On a November night in 1837 Edward Beecher stood beside his friend and fellow minister Elijah P. Lovejoy as a mob attacked the warehouse in which Lovejoy published an antislavery newspaper. They held off the mob, but the next night the antiabolitionists caught Lovejoy and lynched him. Losing his close friend to vicious men who were defending an evil institution sharpened Beecher's thinking about religion and society. 
As President of Illinois College, a struggling institution in the heart of a proslavery region of Illinois, he had been reluctant to take a strong position on abolition. But now as theologian he argued that since God's law is the fundamental law of the universe, people and nations should reject compromises with evil, however convenient. He publicized Lovejoy's death in A Narrative of the Riots at Alton, helped organize the state's first antislavery society, and supported students who were indicted by the local grand jury for helping runaway slaves. 
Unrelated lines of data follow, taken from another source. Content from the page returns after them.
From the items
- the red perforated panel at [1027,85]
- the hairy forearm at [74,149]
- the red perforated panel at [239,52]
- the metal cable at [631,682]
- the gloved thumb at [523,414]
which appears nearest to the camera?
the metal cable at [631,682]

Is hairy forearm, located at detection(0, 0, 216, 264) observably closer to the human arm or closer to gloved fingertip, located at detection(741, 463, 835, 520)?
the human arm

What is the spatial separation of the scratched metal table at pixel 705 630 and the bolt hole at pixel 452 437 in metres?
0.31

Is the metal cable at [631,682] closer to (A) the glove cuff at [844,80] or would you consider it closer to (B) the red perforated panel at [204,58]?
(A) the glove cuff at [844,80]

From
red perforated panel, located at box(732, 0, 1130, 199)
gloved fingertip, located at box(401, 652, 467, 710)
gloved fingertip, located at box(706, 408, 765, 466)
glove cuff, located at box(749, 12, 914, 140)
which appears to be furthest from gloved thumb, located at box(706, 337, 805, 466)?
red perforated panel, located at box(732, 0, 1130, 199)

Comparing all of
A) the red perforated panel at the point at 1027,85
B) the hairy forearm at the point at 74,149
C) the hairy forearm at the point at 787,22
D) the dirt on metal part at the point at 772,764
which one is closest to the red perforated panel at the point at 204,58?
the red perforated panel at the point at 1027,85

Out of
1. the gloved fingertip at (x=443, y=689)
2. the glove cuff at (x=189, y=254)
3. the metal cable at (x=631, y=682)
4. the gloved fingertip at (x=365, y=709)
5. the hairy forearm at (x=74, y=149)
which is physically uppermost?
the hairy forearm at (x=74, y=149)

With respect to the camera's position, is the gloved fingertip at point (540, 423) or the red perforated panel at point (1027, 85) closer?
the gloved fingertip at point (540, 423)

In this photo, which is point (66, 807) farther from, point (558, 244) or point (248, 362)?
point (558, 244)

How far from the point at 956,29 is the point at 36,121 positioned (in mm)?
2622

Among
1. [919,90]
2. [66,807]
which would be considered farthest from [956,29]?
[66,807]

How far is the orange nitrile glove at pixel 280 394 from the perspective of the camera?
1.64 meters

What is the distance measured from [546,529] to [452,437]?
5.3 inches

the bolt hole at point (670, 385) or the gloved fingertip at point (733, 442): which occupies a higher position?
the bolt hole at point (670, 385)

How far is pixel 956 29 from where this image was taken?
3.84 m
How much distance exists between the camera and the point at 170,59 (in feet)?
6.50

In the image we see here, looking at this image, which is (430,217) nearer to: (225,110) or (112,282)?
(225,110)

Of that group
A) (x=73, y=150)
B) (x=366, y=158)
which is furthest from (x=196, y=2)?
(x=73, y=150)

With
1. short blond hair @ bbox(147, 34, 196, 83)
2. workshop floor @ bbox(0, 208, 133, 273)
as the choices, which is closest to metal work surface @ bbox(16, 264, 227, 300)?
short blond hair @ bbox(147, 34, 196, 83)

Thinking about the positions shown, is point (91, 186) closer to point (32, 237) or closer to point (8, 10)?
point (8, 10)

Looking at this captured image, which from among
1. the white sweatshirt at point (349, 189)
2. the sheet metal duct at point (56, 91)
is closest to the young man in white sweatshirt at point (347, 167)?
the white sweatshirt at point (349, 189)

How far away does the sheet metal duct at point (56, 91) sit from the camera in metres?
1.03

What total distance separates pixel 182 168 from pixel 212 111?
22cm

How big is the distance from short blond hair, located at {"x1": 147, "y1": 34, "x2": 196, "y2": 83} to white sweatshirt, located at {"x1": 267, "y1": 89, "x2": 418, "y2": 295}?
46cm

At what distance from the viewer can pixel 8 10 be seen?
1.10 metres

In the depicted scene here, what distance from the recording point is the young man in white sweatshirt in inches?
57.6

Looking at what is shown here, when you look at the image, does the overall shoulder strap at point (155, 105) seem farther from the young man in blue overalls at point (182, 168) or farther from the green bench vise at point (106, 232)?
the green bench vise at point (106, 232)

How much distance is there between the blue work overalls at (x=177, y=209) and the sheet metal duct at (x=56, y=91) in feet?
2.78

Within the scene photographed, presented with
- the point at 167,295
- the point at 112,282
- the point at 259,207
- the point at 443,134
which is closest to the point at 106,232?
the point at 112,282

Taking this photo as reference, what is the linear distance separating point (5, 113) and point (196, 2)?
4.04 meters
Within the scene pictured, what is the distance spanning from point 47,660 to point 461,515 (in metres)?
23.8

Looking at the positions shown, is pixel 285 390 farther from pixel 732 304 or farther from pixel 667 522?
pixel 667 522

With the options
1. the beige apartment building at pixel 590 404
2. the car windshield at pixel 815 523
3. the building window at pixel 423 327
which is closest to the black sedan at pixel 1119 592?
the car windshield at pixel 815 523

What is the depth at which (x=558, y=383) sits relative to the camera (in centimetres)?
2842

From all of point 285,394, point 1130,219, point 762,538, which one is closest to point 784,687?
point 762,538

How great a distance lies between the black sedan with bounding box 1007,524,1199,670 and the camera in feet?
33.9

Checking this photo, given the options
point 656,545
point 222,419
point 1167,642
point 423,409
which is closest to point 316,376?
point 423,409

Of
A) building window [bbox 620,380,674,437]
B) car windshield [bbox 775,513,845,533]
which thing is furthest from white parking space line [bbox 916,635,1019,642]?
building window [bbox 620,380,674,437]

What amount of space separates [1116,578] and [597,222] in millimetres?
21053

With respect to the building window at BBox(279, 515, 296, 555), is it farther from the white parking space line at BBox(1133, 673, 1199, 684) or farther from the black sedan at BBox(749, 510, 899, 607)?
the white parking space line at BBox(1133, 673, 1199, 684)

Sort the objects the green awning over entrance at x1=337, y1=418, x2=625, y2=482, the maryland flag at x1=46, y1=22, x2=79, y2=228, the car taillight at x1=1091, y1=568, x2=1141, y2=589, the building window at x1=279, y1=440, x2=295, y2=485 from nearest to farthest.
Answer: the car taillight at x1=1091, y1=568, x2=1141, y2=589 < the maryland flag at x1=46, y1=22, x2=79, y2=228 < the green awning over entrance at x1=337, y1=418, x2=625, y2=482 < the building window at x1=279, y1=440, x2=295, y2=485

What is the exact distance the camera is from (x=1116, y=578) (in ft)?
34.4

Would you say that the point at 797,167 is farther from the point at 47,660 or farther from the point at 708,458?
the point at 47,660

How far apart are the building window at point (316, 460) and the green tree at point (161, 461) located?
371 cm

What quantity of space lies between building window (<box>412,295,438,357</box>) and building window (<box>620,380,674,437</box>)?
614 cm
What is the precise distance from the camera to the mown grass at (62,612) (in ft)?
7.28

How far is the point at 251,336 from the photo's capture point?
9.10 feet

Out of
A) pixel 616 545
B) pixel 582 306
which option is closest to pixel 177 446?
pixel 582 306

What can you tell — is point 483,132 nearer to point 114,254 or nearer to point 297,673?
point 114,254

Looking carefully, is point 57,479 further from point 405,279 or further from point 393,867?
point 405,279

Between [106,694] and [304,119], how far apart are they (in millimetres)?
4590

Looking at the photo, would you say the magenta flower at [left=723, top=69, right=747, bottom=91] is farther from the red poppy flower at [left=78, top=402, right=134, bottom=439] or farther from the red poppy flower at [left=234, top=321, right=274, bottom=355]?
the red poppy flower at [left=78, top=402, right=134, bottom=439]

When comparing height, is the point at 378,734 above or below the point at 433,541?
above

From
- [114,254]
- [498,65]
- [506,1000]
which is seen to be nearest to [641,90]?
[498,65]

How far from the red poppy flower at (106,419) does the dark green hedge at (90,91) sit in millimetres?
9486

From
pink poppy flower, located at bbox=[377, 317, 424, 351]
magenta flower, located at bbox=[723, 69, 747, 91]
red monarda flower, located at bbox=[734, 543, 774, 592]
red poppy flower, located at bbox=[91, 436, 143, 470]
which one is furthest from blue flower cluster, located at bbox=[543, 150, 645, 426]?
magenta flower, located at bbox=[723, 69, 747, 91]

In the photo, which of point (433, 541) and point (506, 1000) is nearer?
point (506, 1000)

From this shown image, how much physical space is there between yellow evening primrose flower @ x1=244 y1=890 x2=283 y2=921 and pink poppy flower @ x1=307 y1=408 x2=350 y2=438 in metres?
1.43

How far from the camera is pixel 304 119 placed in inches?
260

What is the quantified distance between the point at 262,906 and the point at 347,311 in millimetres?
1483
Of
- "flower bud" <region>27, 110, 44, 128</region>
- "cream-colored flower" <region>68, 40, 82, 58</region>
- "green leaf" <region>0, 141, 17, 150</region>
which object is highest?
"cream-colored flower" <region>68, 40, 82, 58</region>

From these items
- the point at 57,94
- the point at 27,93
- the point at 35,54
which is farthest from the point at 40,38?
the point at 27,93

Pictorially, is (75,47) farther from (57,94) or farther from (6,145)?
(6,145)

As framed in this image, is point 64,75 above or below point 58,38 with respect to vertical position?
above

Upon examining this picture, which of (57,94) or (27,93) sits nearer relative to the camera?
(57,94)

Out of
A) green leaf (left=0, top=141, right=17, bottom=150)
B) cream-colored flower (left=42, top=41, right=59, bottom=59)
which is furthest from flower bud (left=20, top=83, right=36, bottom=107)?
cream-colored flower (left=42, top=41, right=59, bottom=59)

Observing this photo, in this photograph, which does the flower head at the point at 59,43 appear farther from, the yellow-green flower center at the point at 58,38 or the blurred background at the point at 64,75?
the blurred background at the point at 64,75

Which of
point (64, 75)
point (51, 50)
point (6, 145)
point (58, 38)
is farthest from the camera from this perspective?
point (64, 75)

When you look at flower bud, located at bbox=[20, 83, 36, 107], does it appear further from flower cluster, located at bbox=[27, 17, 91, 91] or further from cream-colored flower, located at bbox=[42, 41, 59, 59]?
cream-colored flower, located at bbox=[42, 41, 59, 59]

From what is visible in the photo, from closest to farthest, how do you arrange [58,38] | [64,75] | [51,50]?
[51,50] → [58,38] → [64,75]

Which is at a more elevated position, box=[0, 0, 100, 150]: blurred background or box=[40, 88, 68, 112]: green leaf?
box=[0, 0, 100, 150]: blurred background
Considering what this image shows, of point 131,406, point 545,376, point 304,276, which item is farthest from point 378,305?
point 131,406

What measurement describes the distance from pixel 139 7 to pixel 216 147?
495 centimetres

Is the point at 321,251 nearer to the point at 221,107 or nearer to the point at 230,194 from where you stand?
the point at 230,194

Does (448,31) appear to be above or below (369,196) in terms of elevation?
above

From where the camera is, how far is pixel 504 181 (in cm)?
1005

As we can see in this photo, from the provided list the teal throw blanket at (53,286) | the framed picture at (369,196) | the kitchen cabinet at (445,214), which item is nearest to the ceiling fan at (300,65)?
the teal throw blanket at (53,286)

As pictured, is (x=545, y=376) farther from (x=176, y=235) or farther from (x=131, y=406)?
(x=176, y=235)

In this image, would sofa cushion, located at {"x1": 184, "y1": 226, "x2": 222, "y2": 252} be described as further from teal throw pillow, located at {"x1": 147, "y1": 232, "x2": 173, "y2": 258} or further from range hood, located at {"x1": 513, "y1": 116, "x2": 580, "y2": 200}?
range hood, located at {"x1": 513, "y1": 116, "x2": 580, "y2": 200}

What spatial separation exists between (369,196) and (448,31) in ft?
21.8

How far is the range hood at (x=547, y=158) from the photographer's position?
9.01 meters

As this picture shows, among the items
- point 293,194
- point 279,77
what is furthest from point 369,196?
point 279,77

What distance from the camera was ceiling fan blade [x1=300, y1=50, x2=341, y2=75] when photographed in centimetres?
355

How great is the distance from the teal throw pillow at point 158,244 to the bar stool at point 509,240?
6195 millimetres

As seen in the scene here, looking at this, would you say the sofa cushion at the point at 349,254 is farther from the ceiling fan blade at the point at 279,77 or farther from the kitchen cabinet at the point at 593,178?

Beecher upheld traditional Calvinist ideas about human sinfulness and divine majesty. But like most other theologians of his time he was influenced by the atmosphere of the Enlightenment and sought to make God's favor accessible to deserving individuals. People, he said, came from a previous existence in which they had sinned; so they were responsible for their own shortcomings. But God made it possible for them to work for salvation and helped them by suffering on the cross. So men and women must strive for holiness in their own lives and must fight against evil in an imperfect world. 

Bibliography 
A: On the Kingdom of God (Boston, 1827); A Narrative of the Riots at Alton (Cincinnati, 1838; New York, 1965); Baptism, with Reference to Its Impact and Modes (New York, 1849); The Conflict of Ages (Boston, 1853, and subsequent editions); The Papal Conspiracy Exposed (Boston, 1855); The Concord of Ages (New York, 1860); History of Opinions on the Scriptural Doctrine of Retribution (New York, 1878). 
B: DAB 2, 128; DARB, 34-35; NCAB 3, 128; NYT 29 July 1895, 1; SH 2, 24; Robert Merideth, The Politics of the Universe: Edward Beecher, Abolition, and Orthodoxy (Nashville, 1963).